[Page excerpt]

Performance issues

dnaber · September 15, 2017, 9:28am

Hi, we’re having performance issues on languagetool.org. Running a profiler on the live system, I cannot see a specific reason. It looks as if the increasing traffic at peak times is just too much for the server. I’ll continue investigating this. For the next few hours, the server will run without the ngram data to see if that makes a difference.

dnaber · September 15, 2017, 4:07pm

I found one reason for the performance issue, it’s the rule SPACE_BEFORE_PUNCTUATION in pt/grammar.xml which I have commented out for now. It can cause exponential runtime when running on an input that ends in thousands of line breaks (\n). @tiagosantos, maybe you can find a regex that works fast even for such strange documents.

tiagosantos · September 15, 2017, 4:56pm

As discussed on git comments, it is fixed.

might be also worth cheching

there were 15 rules with performance warnings before the logging was removed. Search for ms for rule.

Might also be a good idea to optimize all the long regexps in all languages.
https://languagetool.org/regression-tests/performance-pt-PT.png

KnowZero · September 15, 2017, 5:19pm

Is it due to my module which heavily depends on line breaks to split up the formating?

tiagosantos · September 15, 2017, 9:24pm

@dnaber
Regression test performance seems stable

20170914 pt-PT 787.87 9.92
20170914 pt-BR 767.08 9.81
20170915 pt-PT 813.80 9.75
20170915 pt-BR 724.92 9.50

slight increase in pt-PT may due due to the extra anti-pattern.
I have to add unification to the said anti-pattern, so I will test the other heavy hitters one day after tomorrow and them resume optimizations.

@KnowZero
Unless the splitter produces hundreds of \n in a row, it is unlikely.

[/Page excerpt]
[Records provided]

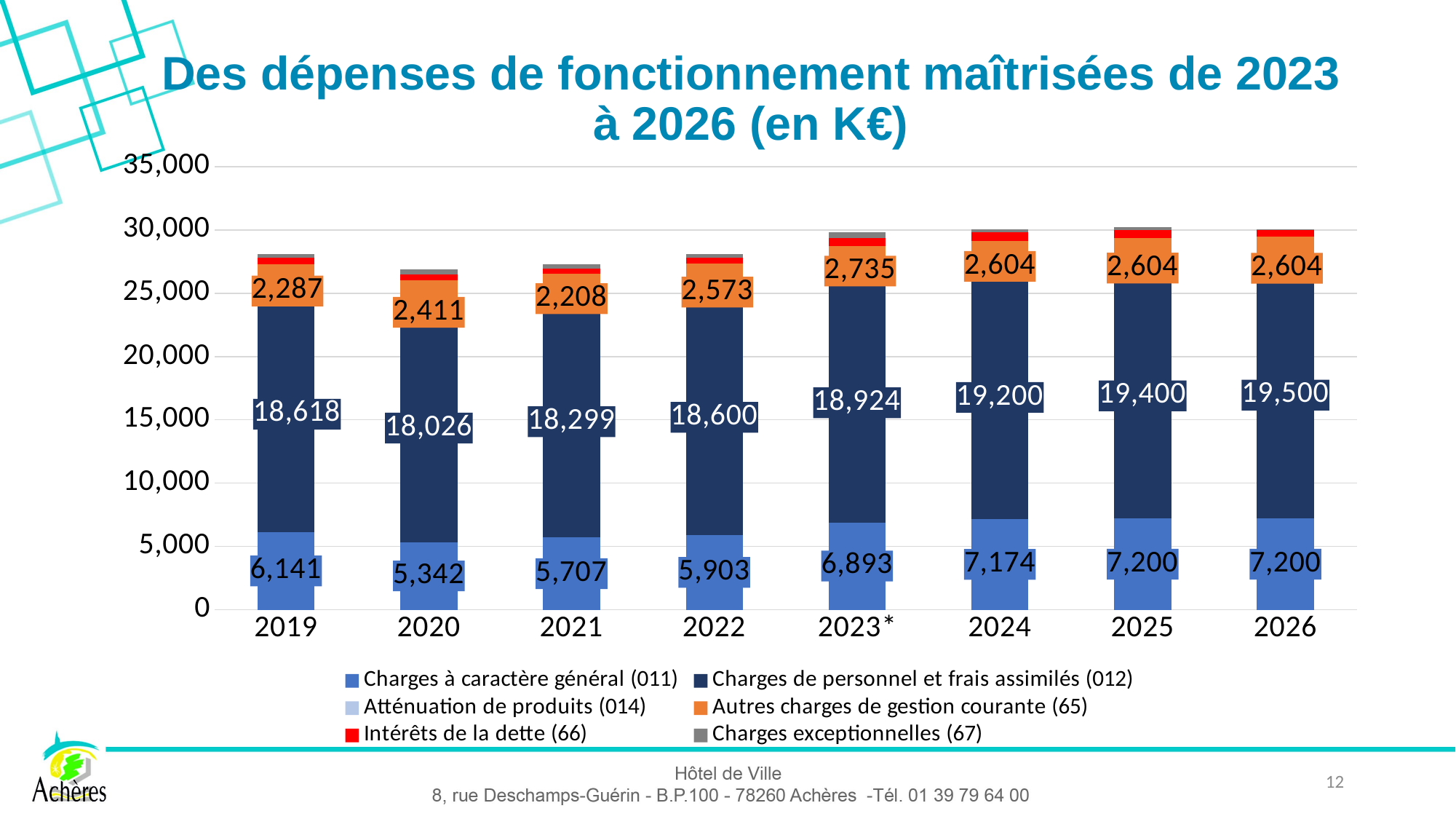
Which is larger: Autres charges de gestion courante (65) in 2023* or in 2024? 2023* What is the value of Autres charges de gestion courante (65) in 2022? 2,573 What is the value of Charges à caractère général (011) in 2020? 5,342 In which year is Charges de personnel et frais assimilés (012) the highest? 2026 How many series does the legend list? 6 What is the difference between Charges de personnel et frais assimilés (012) in 2026 and in 2019? 882 What colour represents Intérêts de la dette (66) in the legend? red In which year is Charges à caractère général (011) the lowest? 2020 How many years are shown on the x axis? 8 Does Charges de personnel et frais assimilés (012) rise or fall from 2020 to 2026? rise What is the value of Charges de personnel et frais assimilés (012) in 2023*? 18,924 What type of chart is shown on the slide? stacked bar chart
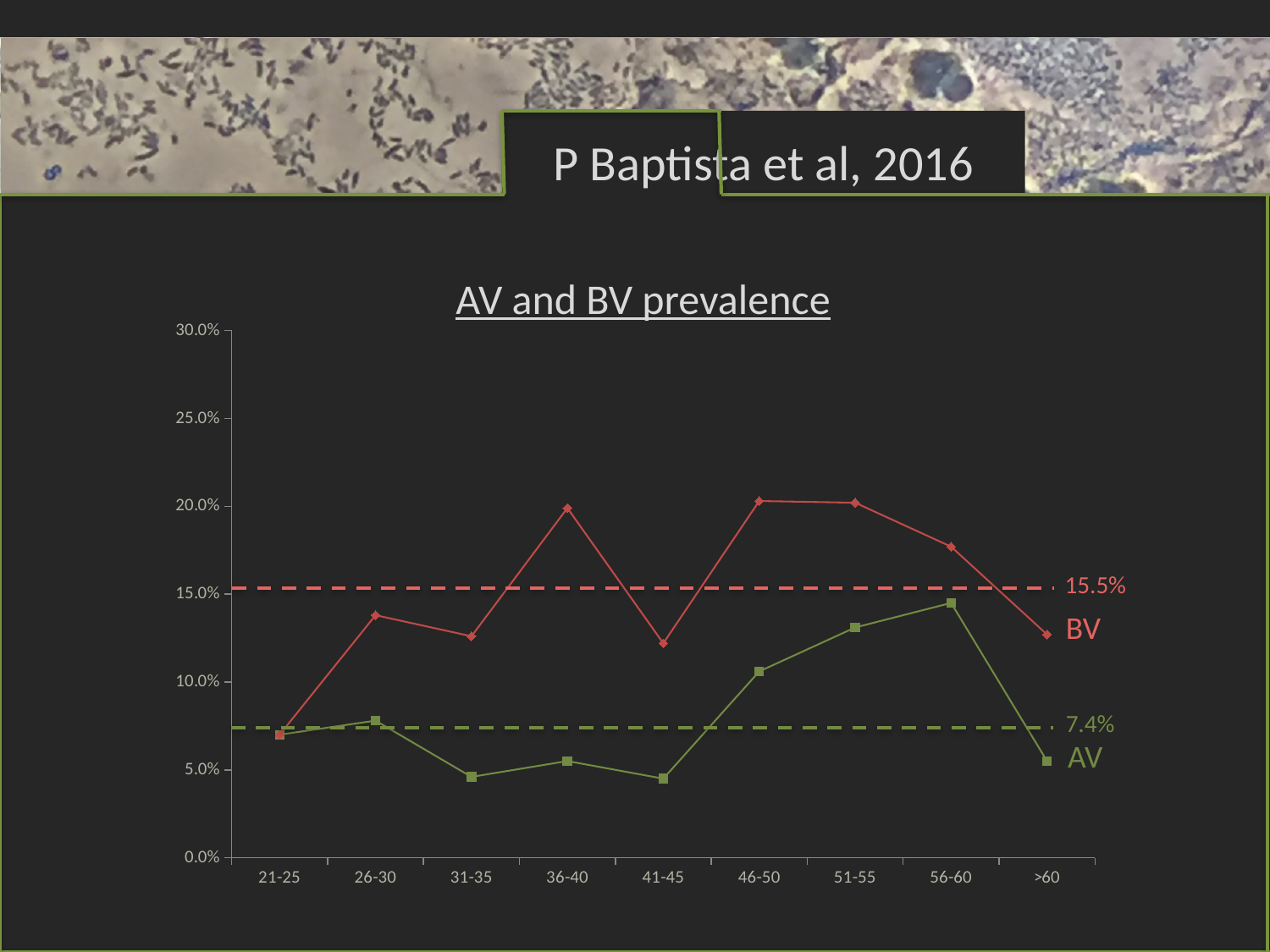
Is the BV value for the 36-40 age group greater or less than 15.0%? greater Is the BV value for the 41-45 age group greater or less than 15.0%? less In which age group does the BV series have its lowest value? 21-25 Is the BV value for the >60 age group greater or less than 15.0%? less How many age groups are shown on the x axis of the chart? 9 What kind of chart is shown on the slide? line chart In which age group does the AV series reach its highest value? 56-60 How many series are plotted in the chart? 2 For the 36-40 age group, which series has the higher value, BV or AV? BV What value is labelled on the red dashed horizontal line? 15.5% What is the title of the chart? AV and BV prevalence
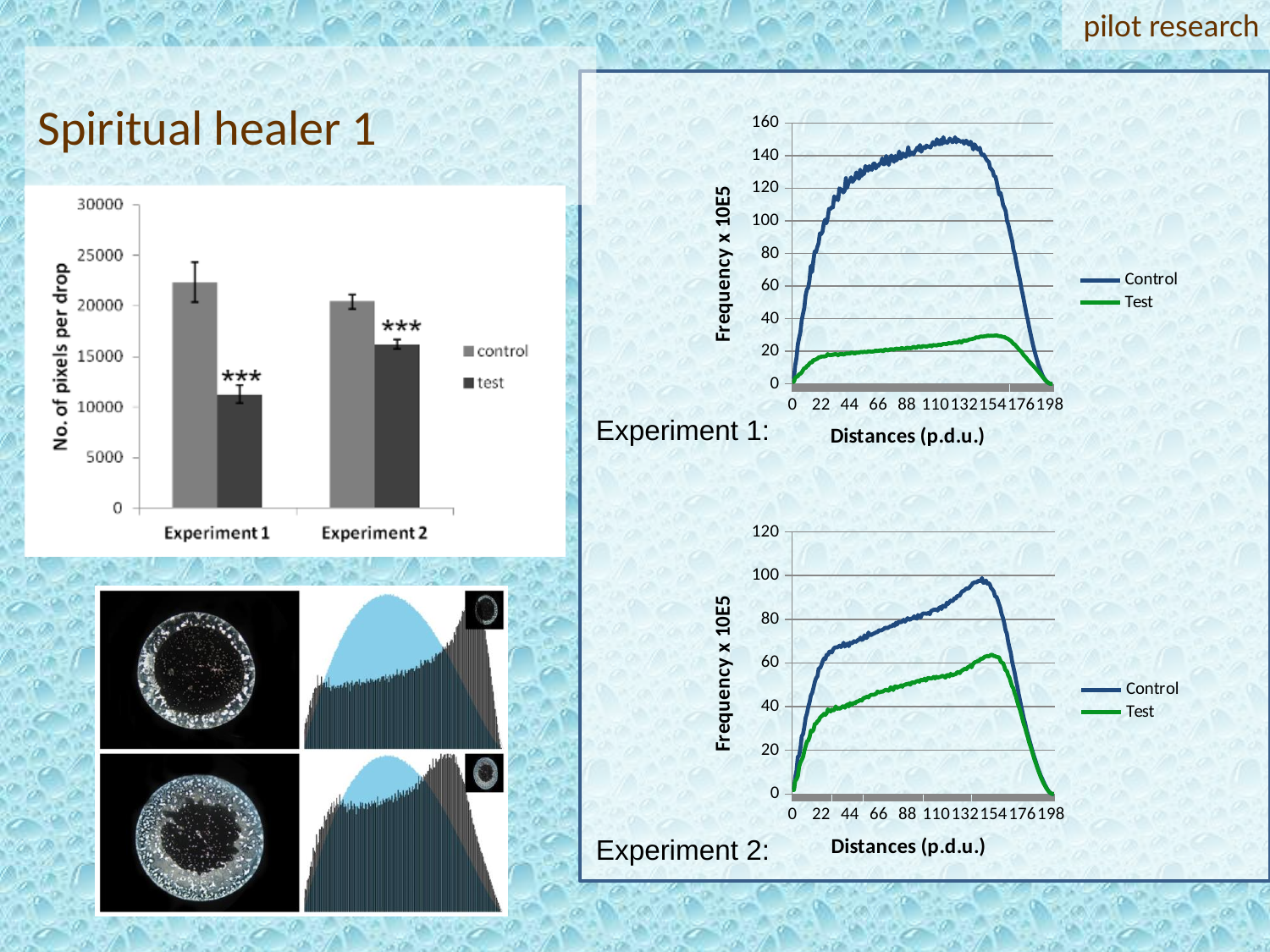
In the bar chart of number of pixels per drop, how many series does the legend list? 2 In the bar chart of number of pixels per drop, is the control value for Experiment 1 greater or less than 20000? greater In the bar chart of number of pixels per drop, is the test value for Experiment 1 greater or less than 15000? less In the bar chart of number of pixels per drop, which is larger for Experiment 2, control or test? control In the Experiment 1 line chart, is the peak of the Control line greater or less than 140? greater What kind of chart is the left-hand chart showing number of pixels per drop? bar chart In the bar chart of number of pixels per drop, which bar is the lowest? test, Experiment 1 In the Experiment 2 line chart, which series reaches the higher peak, Control or Test? Control What kind of chart is the Experiment 1 chart of Frequency x 10E5 against Distances? line chart In the Experiment 1 line chart, how many series does the legend list? 2 In the bar chart of number of pixels per drop, how many experiment categories are shown on the x axis? 2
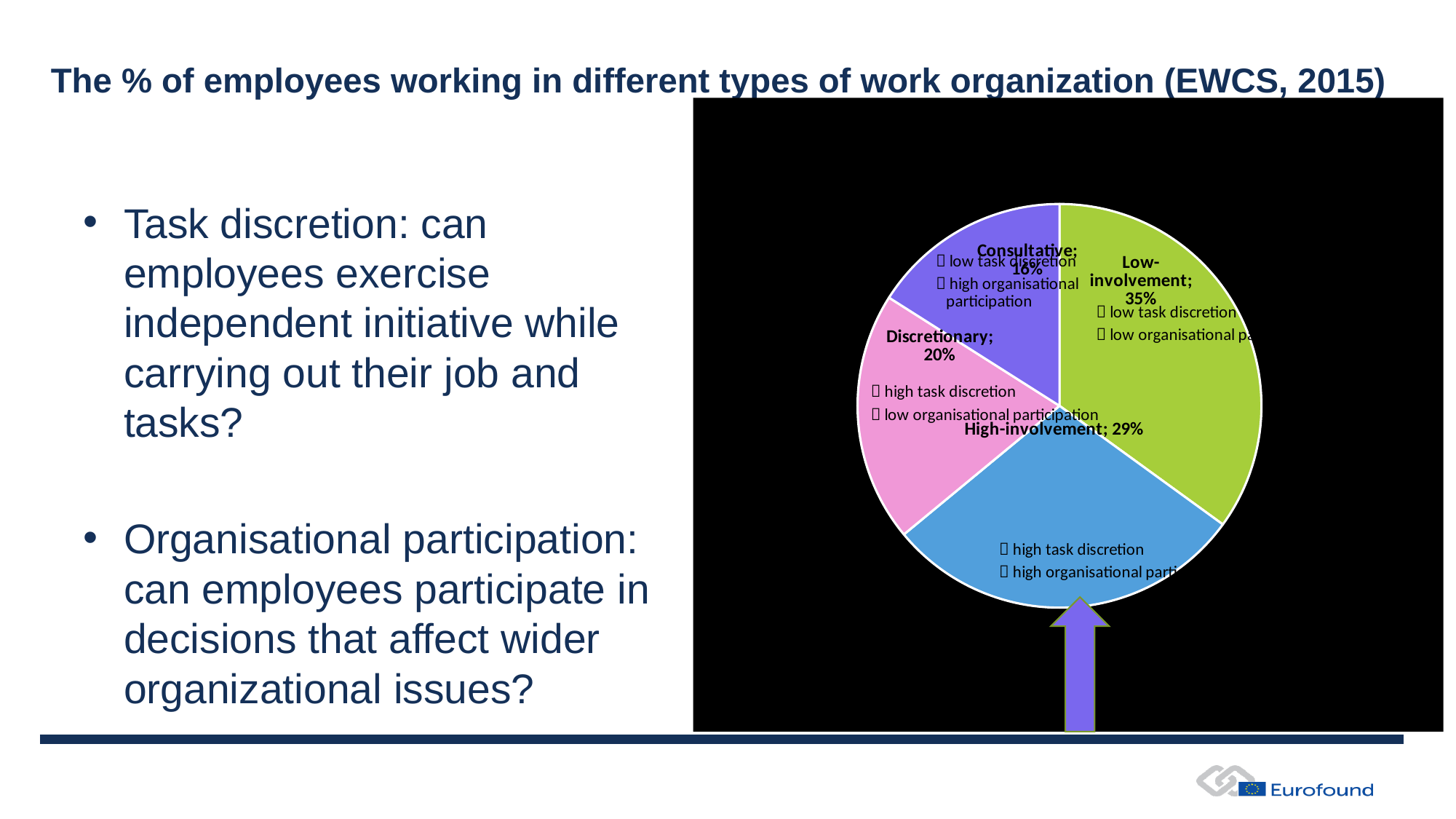
What percentage of employees work in Consultative work organization? 16% What colour is the Low-involvement slice? green Which type of work organization has the smallest share of employees? Consultative Which has a larger share, Discretionary or High-involvement? High-involvement What percentage of employees work in Discretionary work organization? 20% How many slices does the pie chart have? 4 Which type of work organization has the largest share of employees? Low-involvement What is the difference in percentage points between Low-involvement and High-involvement? 6 What percentage of employees work in High-involvement work organization? 29% What percentage of employees work in Low-involvement work organization? 35% What is the difference in percentage points between Discretionary and Consultative? 4 What kind of chart is shown on the slide? pie chart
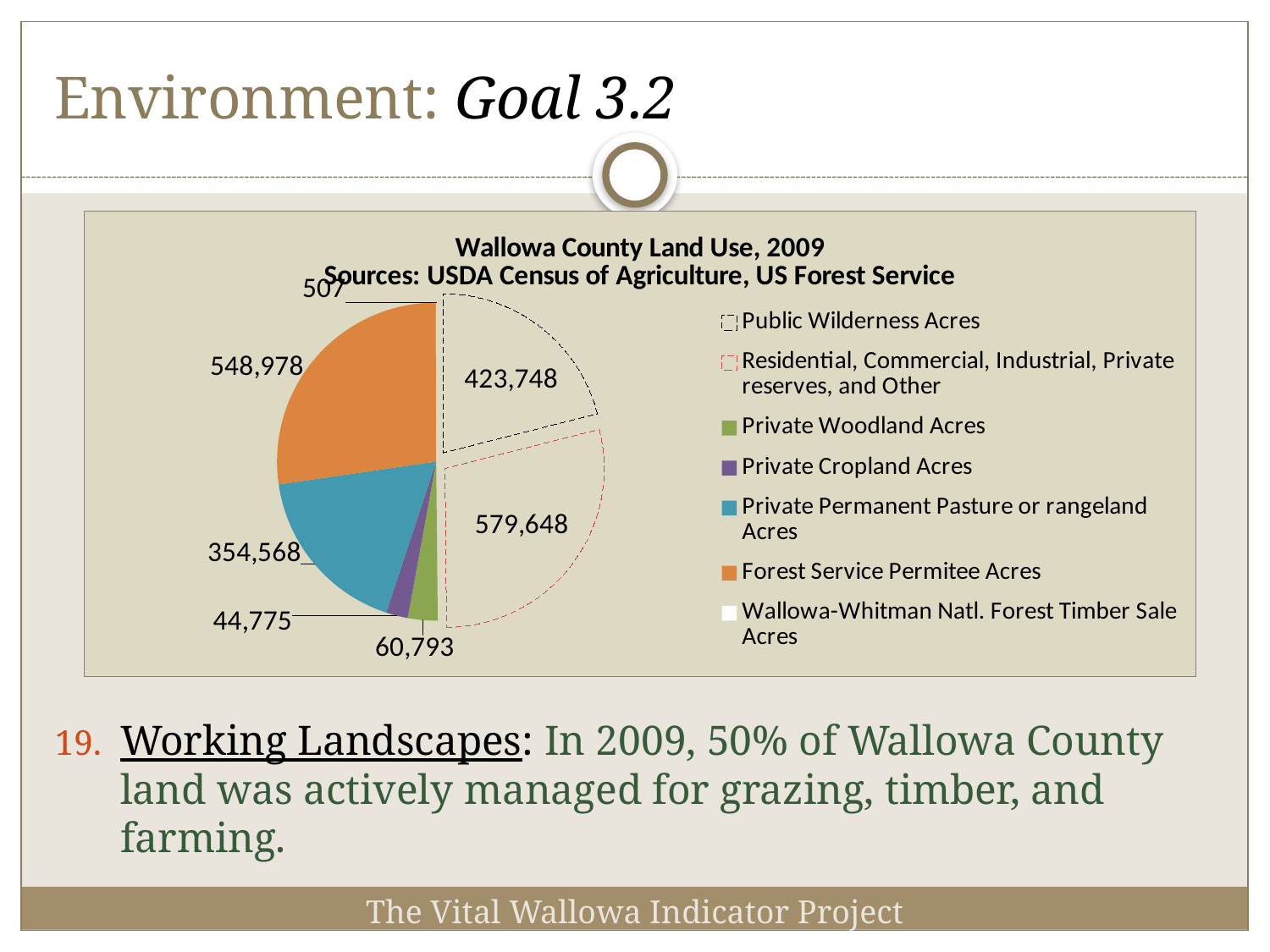
What is the difference between Public Wilderness Acres and Private Permanent Pasture or rangeland Acres? 69,180 What is the value for Wallowa-Whitman Natl. Forest Timber Sale Acres? 507 What is the title of the chart? Wallowa County Land Use, 2009 How many slices does the pie chart have? 7 What is the value for Private Cropland Acres? 44,775 Which category has the smallest slice of the pie? Wallowa-Whitman Natl. Forest Timber Sale Acres What is the value for Forest Service Permitee Acres? 548,978 What is the value for Private Permanent Pasture or rangeland Acres? 354,568 Which category has the largest slice of the pie? Residential, Commercial, Industrial, Private reserves, and Other What type of chart is shown on the slide? Pie chart What is the value for Public Wilderness Acres? 423,748 Which is larger, Forest Service Permitee Acres or Public Wilderness Acres? Forest Service Permitee Acres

[/Records provided]

Questions on the material:
(1) Return verbatim the portion of the forum thread on server performance above, starting with "dnaber · September 15, 2017, 4:07pm" and going on through "ms for rule.".
(2) Take the forum thread on languagetool.org performance issues further, picking up right after its final post.

Answers to the tasks:
(1)
dnaber · September 15, 2017, 4:07pm

I found one reason for the performance issue, it’s the rule SPACE_BEFORE_PUNCTUATION in pt/grammar.xml which I have commented out for now. It can cause exponential runtime when running on an input that ends in thousands of line breaks (\n). @tiagosantos, maybe you can find a regex that works fast even for such strange documents.

tiagosantos · September 15, 2017, 4:56pm

As discussed on git comments, it is fixed.

might be also worth cheching

there were 15 rules with performance warnings before the logging was removed. Search for ms for rule.

(2)
Anyway, the rule now checks for only one space and in my limited tests, no issue exists with multiple line endings (at least, when using only up to 4900 \n in a row). Please confirm if there are still hangs or runtime time-outs when running the portuguese language.

tiagosantos · September 18, 2017, 8:20am

Yesterday I tested the dash rule. The rule still has some performance issues, so pt-BR will be slower today. I disabled the rule anyway, and it is again an optional rule to be used offline, if required.

20170917 pt-PT 782.05 11.57
20170917 pt-BR 2635.93 20.86

That rule is used in other languages and has a performance dependent on the database size.
May be a good place to look into if looking for server performance improvements, since it is used in other popular languages.

tiagosantos · September 19, 2017, 12:44pm

@danielnaber
I have been running tests on 20170914 builds and the ones from today.
Testing several long English texts and Portuguese texts has negligible differences on both builds.
Since you referred that the entire server was slowed down.
It seems that this was a directed action. The exponential runtime effect you have found would only be achieved if running that “tailored” text (word+hundred line breaks + punctuation) in the Portuguese page.

You were able to pin-point the rule that was being exploited while debugging the live system. Were you also able to pin-point the source of those “spellchecks”?

dnaber · September 19, 2017, 12:56pm

I’ve not tried finding the source of the requests. I don’t see any reason to believe that this was malicious. If it was, why didn’t they send hundreds of these requests instead of a few?

tiagosantos · September 19, 2017, 1:23pm

Wouldn’t just a few produce a server slowdown? I thought it would be continuous requests since the server times-out once in a while.

dnaber · September 19, 2017, 1:44pm

There’s a timeout for any request of about 10 seconds or so. The slowdown was 10-15 minutes and could be resolved by restarting the LT server process.

tiagosantos · September 19, 2017, 3:41pm

I was imagining the time-out mechanism working in a different way. I am not sure how doable that is, but setting a hard limit of 10s (for example) to any request, will safeguard this type of situations.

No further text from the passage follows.